--- begin Supplied material ---

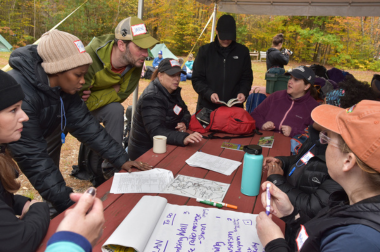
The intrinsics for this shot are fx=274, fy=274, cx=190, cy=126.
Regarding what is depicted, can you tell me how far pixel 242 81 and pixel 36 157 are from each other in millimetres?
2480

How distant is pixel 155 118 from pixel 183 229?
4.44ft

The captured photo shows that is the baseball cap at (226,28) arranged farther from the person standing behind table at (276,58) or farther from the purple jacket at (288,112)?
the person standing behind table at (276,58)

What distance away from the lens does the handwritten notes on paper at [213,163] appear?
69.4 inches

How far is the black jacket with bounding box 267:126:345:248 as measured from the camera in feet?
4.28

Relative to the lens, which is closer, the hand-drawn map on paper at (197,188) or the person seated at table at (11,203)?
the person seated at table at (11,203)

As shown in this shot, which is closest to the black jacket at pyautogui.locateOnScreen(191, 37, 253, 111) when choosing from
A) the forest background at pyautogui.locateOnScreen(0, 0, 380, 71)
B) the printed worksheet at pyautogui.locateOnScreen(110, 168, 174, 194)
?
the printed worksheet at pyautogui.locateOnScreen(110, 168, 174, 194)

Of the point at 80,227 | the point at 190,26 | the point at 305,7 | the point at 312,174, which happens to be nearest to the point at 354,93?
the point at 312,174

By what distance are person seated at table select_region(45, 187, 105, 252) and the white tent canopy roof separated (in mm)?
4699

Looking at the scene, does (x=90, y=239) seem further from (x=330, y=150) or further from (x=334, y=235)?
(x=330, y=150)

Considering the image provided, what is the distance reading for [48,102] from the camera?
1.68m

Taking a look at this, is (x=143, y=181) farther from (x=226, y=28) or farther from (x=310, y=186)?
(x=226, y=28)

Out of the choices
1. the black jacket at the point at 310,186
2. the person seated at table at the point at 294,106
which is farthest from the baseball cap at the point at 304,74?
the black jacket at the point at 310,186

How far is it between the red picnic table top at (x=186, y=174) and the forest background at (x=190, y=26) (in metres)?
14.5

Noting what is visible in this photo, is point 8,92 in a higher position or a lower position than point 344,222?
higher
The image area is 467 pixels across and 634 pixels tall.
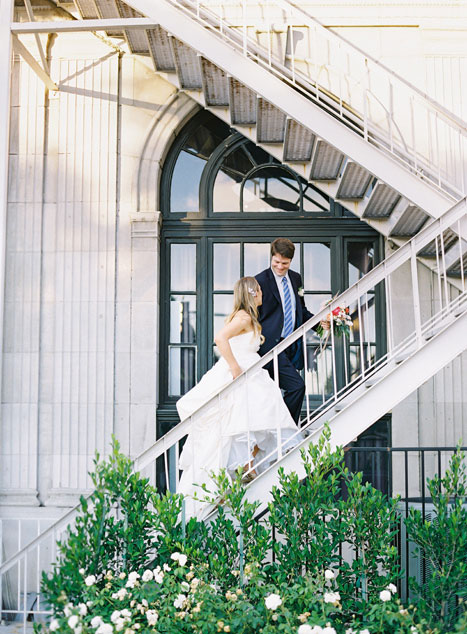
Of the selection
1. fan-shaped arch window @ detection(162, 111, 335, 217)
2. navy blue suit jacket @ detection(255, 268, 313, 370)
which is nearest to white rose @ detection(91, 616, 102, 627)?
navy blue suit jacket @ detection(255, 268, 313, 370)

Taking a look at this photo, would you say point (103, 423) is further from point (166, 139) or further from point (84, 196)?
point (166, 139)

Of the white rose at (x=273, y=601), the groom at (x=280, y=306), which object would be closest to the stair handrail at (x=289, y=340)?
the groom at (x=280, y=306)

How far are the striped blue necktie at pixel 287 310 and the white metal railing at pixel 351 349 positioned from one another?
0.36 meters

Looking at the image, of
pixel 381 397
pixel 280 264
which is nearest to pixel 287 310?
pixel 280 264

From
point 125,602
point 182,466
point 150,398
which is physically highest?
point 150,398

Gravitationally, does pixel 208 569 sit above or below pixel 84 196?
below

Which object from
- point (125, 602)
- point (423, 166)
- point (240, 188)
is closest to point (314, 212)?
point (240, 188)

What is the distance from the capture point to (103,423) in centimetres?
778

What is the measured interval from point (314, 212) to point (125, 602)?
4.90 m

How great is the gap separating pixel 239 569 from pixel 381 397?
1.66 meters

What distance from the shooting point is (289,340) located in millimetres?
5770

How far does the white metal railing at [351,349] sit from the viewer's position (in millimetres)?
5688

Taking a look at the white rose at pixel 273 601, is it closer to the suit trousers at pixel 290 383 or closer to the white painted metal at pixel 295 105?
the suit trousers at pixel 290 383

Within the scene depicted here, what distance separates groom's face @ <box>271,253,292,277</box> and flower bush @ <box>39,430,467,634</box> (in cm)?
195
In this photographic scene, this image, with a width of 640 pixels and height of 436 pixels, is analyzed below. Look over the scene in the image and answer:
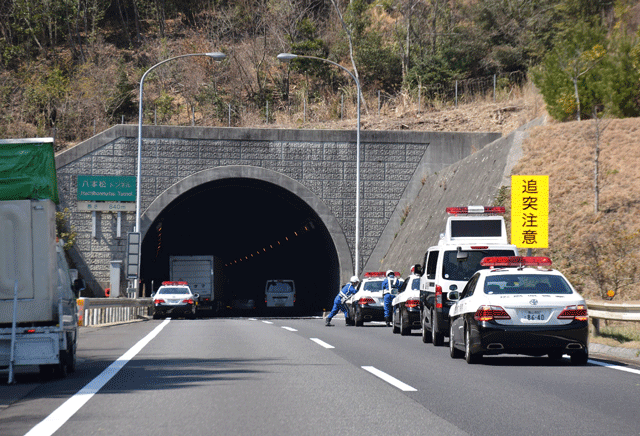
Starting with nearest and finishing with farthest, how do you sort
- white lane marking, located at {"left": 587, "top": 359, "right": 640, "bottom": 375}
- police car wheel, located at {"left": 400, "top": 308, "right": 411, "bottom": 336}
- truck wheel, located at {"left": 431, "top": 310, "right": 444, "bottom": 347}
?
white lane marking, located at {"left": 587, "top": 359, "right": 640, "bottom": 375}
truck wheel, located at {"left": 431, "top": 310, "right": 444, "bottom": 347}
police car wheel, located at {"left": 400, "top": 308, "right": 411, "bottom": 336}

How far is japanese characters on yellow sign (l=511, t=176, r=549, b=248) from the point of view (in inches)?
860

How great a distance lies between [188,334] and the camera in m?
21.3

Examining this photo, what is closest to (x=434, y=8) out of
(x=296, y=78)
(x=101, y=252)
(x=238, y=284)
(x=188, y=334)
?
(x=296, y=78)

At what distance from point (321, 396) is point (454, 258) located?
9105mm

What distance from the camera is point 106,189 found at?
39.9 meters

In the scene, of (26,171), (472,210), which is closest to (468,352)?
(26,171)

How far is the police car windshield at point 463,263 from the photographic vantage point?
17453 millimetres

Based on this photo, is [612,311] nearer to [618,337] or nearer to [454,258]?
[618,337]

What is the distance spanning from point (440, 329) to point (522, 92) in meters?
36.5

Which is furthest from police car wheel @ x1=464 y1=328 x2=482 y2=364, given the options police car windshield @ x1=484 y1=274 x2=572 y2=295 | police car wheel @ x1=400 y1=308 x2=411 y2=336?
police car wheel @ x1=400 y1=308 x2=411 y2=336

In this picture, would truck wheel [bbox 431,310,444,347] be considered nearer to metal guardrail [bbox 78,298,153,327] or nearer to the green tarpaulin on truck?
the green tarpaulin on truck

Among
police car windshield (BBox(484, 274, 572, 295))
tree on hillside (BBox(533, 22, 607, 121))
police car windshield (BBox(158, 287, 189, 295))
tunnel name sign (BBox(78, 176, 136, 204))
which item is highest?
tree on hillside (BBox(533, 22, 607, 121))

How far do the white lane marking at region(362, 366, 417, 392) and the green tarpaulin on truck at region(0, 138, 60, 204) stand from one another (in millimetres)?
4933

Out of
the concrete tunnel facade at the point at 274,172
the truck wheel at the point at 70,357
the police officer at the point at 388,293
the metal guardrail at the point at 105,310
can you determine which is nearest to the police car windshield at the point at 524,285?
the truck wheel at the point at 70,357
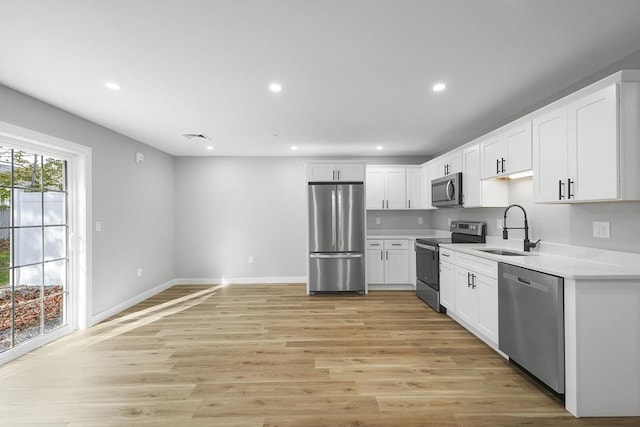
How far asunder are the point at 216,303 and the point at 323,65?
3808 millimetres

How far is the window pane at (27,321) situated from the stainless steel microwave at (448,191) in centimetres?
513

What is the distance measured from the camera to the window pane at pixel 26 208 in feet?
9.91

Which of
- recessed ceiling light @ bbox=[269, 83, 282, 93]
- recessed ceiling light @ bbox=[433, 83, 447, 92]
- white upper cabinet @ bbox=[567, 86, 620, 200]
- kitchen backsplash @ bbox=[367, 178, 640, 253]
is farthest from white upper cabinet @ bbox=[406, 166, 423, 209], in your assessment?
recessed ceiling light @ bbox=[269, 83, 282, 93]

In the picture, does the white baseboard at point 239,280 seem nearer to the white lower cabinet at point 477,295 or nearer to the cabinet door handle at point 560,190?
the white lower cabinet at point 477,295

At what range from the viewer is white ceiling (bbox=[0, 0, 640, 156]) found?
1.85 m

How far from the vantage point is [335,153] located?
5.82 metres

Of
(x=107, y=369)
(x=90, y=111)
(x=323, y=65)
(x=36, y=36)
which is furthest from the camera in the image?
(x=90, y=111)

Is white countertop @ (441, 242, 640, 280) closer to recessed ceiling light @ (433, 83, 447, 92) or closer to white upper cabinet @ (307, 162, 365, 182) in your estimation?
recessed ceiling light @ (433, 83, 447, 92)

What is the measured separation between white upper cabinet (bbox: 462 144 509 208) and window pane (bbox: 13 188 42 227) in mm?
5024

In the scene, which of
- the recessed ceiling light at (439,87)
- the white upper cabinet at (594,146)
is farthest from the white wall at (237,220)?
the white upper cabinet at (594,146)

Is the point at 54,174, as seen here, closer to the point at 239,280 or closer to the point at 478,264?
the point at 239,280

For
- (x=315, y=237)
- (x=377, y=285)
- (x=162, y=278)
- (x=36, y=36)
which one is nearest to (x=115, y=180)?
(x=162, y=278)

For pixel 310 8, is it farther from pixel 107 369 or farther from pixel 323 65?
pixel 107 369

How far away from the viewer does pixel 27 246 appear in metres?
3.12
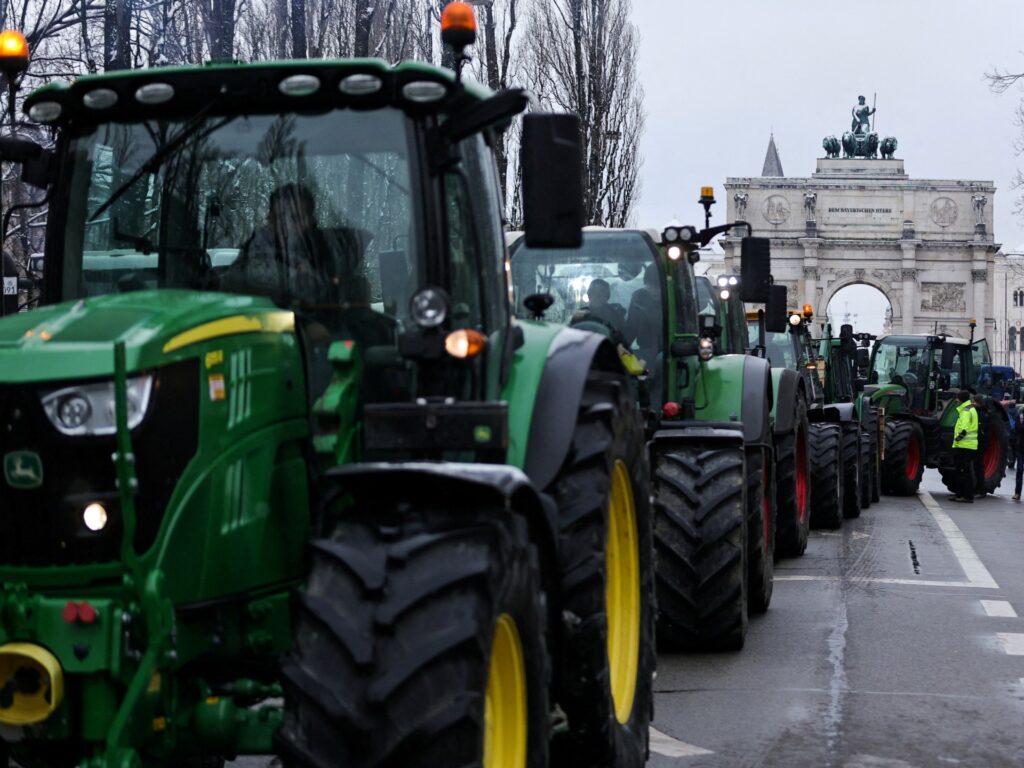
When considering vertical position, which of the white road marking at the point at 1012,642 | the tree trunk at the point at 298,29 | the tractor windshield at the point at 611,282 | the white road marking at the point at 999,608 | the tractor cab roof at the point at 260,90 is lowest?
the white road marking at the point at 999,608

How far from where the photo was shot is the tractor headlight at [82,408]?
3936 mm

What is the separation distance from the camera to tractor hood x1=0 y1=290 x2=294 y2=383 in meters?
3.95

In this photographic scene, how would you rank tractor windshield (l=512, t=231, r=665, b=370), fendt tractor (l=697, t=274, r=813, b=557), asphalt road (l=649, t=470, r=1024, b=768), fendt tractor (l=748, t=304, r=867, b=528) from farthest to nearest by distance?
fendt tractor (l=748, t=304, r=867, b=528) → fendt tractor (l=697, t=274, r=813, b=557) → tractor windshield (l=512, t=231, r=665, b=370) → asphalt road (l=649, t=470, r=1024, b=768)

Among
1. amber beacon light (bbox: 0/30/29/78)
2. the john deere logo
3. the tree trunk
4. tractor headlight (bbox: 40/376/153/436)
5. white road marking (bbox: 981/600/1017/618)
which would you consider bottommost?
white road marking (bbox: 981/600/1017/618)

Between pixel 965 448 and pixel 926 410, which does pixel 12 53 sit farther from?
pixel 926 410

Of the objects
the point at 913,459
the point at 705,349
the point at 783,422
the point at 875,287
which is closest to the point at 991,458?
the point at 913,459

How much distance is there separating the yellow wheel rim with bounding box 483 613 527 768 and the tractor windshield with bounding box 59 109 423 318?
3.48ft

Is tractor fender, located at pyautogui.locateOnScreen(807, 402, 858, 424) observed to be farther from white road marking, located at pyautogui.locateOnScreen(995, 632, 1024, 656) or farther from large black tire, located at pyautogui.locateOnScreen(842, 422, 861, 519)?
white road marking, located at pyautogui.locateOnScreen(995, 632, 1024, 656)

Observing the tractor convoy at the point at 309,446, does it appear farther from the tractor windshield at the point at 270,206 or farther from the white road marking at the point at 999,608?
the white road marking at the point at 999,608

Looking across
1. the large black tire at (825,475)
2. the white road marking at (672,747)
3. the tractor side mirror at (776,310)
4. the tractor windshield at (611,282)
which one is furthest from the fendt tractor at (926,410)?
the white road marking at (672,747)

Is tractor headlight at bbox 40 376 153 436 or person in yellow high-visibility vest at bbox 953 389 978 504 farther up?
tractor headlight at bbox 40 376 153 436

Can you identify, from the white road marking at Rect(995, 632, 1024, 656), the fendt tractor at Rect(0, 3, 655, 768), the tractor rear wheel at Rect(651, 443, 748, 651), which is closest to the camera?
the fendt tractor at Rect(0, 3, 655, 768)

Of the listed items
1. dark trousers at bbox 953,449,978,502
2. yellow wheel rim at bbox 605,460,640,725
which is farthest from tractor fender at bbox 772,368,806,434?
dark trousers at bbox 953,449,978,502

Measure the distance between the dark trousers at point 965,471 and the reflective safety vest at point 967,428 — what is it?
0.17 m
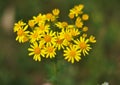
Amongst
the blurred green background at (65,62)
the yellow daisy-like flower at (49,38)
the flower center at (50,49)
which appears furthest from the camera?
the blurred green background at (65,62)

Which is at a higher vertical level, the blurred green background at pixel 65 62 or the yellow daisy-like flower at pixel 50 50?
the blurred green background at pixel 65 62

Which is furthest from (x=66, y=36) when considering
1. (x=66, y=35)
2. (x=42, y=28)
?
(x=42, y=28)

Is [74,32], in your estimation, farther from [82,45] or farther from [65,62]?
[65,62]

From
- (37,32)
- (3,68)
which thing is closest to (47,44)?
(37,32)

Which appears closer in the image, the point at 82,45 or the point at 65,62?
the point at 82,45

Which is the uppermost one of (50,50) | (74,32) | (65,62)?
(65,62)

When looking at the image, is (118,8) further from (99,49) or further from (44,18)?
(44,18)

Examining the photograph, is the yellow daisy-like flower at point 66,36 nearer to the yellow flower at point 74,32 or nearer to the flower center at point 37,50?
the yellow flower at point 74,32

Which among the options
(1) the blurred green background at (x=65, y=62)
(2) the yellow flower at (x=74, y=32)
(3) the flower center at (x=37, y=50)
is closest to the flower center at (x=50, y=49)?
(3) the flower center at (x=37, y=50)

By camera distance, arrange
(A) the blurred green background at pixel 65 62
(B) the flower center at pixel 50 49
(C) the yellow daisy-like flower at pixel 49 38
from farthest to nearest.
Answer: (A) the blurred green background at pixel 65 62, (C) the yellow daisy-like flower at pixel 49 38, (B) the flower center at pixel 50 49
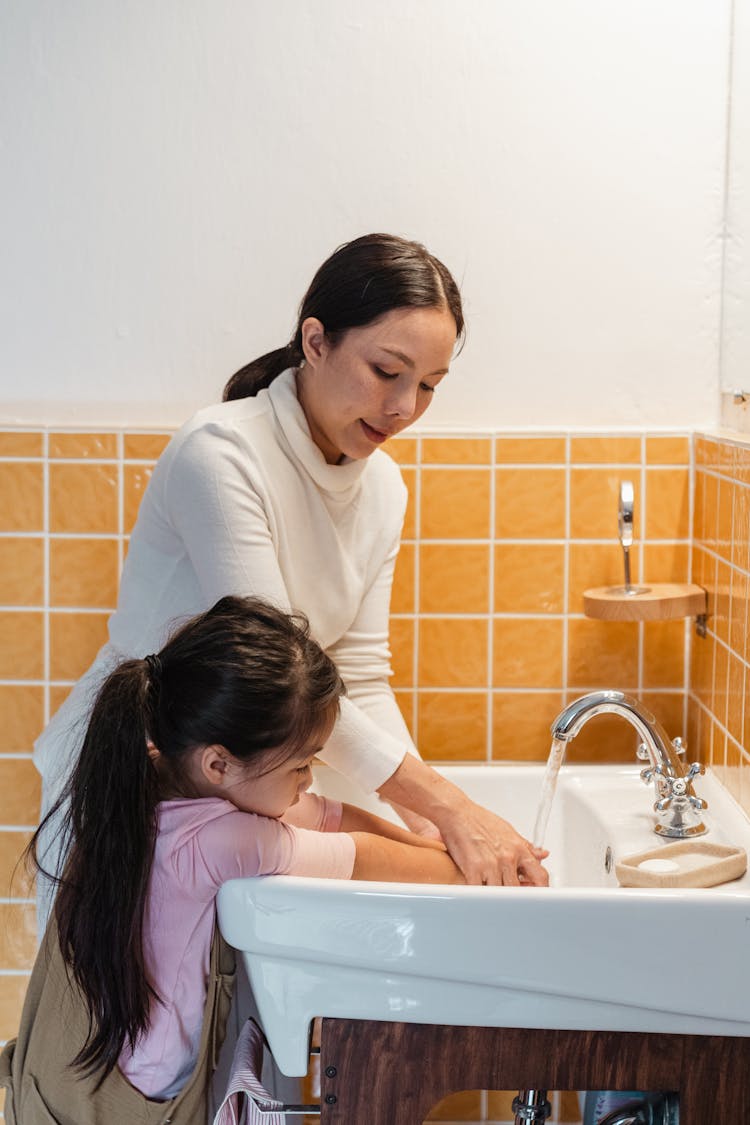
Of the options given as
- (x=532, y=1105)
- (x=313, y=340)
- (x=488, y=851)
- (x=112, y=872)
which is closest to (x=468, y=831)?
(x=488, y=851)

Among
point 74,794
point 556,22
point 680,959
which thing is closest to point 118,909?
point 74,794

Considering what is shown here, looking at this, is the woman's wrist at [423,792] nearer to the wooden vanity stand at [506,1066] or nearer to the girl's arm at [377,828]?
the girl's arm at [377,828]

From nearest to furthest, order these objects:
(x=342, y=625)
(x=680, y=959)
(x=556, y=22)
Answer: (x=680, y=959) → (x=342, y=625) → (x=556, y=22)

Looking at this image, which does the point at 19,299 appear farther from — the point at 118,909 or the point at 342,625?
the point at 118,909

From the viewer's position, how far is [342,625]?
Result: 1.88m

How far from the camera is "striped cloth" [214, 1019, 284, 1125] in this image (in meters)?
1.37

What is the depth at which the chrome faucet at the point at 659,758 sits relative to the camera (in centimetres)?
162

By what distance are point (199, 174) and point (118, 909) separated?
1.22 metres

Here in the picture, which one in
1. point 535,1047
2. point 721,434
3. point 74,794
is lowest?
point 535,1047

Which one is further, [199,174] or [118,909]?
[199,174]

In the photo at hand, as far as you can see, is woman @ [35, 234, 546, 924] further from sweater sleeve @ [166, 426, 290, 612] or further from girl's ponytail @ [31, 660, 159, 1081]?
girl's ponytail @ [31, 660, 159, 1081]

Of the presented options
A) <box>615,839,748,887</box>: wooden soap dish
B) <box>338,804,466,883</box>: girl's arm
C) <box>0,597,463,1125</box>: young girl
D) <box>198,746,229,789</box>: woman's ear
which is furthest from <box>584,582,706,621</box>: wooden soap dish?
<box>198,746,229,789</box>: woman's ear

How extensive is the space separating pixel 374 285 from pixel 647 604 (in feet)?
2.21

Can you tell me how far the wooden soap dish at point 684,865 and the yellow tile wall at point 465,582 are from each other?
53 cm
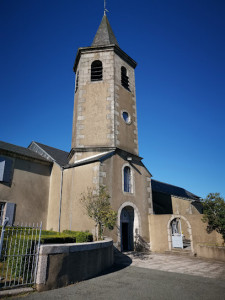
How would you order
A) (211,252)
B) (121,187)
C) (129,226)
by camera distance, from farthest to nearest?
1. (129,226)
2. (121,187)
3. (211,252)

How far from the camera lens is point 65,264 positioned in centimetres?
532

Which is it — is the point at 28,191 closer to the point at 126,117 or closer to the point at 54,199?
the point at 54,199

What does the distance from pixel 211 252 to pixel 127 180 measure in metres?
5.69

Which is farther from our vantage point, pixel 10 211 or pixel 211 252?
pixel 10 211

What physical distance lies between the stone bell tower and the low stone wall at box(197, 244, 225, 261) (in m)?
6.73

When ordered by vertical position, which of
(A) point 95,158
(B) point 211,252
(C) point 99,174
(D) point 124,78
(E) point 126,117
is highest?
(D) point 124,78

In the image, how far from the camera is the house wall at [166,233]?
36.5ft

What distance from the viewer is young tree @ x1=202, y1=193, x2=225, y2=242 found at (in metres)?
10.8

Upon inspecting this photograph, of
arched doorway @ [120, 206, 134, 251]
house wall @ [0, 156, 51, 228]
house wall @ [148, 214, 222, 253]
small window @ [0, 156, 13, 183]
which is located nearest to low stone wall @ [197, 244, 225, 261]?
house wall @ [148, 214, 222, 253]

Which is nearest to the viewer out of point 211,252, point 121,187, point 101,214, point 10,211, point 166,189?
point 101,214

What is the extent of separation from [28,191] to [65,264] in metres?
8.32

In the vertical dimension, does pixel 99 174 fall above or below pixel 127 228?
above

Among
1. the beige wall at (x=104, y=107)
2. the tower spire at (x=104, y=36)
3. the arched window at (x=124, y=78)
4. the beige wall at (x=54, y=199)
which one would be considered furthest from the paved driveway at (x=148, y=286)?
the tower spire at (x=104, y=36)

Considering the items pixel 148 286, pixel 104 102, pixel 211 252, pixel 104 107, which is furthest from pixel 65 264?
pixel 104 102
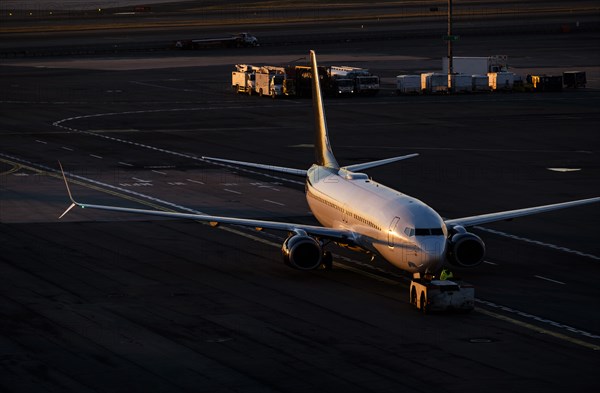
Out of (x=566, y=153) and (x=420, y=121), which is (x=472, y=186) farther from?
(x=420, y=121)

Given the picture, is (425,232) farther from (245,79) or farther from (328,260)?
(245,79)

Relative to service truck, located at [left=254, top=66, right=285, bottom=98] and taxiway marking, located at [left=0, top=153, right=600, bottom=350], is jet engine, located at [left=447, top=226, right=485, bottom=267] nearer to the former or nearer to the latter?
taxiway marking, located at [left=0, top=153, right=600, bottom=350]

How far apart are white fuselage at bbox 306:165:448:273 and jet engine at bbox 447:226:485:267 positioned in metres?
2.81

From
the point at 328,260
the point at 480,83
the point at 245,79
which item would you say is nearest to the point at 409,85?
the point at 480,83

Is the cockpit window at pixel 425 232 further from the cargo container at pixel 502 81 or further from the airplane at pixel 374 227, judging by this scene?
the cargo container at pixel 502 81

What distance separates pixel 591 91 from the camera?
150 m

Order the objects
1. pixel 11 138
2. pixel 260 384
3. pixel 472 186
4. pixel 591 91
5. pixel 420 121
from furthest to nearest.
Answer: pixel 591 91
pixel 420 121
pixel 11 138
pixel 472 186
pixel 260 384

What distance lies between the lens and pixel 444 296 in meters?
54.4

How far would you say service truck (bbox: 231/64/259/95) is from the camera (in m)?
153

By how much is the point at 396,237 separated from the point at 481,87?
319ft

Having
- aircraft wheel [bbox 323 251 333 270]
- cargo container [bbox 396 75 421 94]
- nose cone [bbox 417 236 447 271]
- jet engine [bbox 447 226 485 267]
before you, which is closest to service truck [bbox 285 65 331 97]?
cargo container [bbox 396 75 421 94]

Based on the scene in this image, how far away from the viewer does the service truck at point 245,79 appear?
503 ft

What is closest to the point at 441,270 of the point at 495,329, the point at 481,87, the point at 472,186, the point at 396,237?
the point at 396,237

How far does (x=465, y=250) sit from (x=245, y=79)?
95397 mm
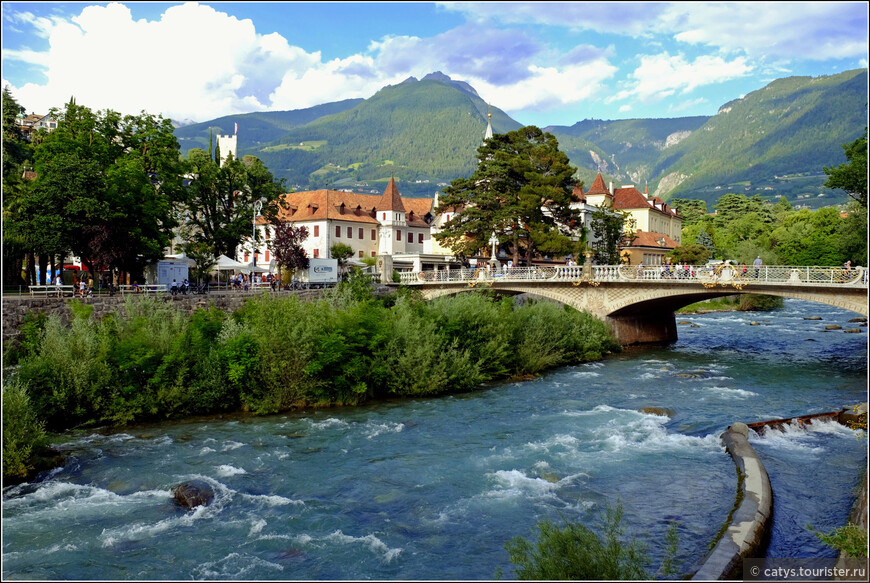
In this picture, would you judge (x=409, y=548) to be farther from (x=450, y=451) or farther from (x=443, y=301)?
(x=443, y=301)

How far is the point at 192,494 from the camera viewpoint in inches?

--- end Supplied material ---

**Your task**
Print the listing verbatim, starting at the line that contains "How far does (x=465, y=250)" and continuing through the final line of the listing, with both ends included. Omit the pictures from your output.

**Response**
How far does (x=465, y=250) sit from (x=245, y=79)?
95397 mm
In this picture, would you judge (x=409, y=548) to be farther from (x=450, y=451) or farther from (x=443, y=301)?
(x=443, y=301)

How far is the point at 192,494 from the camera viewpoint in inches?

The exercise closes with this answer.